Depuis 2019, les cyberattaques contre des collectivités territoriales ont augmenté de 50 % (in Clusif 2020). Quel est le constat de la gendarmerie, sur le terrain ?

L’observation quantitative est sans appel. En ne considérant que les faits remontés en source ouverte dans la presse quotidienne régionale, depuis 2019, une collectivité territoriale est attaquée chaque semaine.

Ce phénomène croissant s’explique par la stratégie constante des cybercriminels : le meilleur gain avec le moindre effort ! En effet, la plupart des autres secteurs – originellement cibles de la plupart des attaques – ont renforcé leur propre cybersécurité, avec une prise en compte réelle du risque, qui n’est pas encore suffisamment acquise dans les collectivités territoriales.

Concrètement, quelles sont les principales menaces contre les communes ?

Le nombre d’habitants n’est pas un critère dans la typologie des victimes.
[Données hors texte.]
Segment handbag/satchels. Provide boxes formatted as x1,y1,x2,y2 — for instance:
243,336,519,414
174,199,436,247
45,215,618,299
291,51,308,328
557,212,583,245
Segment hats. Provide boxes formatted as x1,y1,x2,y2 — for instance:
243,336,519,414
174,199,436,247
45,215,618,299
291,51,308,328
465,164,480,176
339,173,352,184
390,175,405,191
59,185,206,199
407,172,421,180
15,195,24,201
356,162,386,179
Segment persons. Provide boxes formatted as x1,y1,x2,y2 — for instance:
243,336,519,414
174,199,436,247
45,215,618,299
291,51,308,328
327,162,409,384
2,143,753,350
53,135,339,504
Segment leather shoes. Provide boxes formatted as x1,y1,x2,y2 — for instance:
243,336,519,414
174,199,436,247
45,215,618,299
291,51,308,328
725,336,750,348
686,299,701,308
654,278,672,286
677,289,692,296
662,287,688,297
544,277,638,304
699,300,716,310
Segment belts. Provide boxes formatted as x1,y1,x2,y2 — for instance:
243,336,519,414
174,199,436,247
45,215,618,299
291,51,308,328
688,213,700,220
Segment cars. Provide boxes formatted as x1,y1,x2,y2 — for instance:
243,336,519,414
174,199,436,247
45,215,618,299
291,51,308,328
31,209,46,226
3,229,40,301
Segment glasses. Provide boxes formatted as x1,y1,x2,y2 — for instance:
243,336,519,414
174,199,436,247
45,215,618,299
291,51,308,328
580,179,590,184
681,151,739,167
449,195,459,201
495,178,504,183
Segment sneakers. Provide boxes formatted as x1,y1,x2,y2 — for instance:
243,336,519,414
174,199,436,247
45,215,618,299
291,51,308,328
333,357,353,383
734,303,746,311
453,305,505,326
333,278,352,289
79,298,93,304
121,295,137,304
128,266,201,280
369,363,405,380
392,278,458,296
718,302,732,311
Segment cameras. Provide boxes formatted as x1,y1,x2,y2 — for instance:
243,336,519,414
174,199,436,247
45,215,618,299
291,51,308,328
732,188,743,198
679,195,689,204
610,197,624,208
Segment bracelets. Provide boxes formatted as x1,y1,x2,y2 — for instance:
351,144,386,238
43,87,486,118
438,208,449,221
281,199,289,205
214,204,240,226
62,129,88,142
Des très petites communes comme de grandes métropoles sont touchées. La différence de taille de la structure influe, toutefois, sur les capacités de résilience et de protection contre les attaques.

Le phénomène le plus connu, c’est l’attaque par rançongiciel, qui consiste à prendre en otage les données. Ces données sont, d’ailleurs, très souvent exfiltrées en amont pour rajouter une pression supplémentaire ou pour être vendues sur le darkweb.

Mais nous constatons également des attaques par déni de service, des piratages de boîtes mail ou, encore, des intrusions frauduleuses, dans des systèmes plus ou moins critiques.

La gendarmerie dispose d’un réseau de plus de 7 000 enquêteurs sur Internet. Ils seront bientôt 10 000, d’ici la fin de l’année. Comment intervient-elle pour aider les communes à se prémunir ou à réagir après une attaque ? 

Dans le cadre de son offre de sécurité sur mesure, la gendarmerie intervient à plusieurs étapes. En amont, il s’agit, avant tout, pour nous de sensibiliser les élus, avec lesquels nous travaillons tous les jours, à la sécurité du quotidien, en particulier au travers des échanges réguliers.

Il s’agit aussi de les convaincre que la cybersécurité représente un véritable enjeu et de sensibiliser l’ensemble des acteurs, en diffusant notamment les règles d’hygiène numérique.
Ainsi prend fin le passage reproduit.